WORK REQUEST
The number of lines in the entries below holding the word "Images" is all that is needed here.

DATA TO USE
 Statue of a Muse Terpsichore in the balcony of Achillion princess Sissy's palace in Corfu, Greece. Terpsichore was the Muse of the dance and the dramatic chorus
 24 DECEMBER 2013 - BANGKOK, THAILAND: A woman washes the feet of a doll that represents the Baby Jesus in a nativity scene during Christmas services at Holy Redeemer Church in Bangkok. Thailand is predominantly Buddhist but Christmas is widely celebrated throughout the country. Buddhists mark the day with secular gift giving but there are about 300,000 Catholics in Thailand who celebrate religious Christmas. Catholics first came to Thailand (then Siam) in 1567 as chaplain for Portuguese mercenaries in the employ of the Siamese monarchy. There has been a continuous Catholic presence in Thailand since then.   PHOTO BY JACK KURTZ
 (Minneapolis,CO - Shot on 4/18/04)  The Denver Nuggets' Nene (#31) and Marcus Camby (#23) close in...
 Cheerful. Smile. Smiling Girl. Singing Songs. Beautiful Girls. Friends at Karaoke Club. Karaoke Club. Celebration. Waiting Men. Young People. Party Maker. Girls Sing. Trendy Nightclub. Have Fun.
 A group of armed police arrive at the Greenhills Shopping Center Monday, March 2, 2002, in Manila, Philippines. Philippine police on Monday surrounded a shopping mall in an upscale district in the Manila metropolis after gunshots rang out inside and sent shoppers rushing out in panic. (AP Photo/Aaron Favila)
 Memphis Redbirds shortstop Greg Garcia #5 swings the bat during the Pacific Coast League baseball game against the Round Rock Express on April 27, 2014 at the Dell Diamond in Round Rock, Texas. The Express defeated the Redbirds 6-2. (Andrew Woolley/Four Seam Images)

---

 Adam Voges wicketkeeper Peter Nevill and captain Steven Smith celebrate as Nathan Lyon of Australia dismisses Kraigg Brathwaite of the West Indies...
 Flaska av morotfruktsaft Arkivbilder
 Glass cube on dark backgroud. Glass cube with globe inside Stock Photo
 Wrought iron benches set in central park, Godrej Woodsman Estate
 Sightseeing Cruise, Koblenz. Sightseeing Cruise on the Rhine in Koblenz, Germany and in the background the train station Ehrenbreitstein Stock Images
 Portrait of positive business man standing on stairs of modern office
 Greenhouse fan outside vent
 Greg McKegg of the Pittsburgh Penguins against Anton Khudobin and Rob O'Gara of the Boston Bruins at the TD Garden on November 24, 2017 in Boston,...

WRITTEN REPLY
2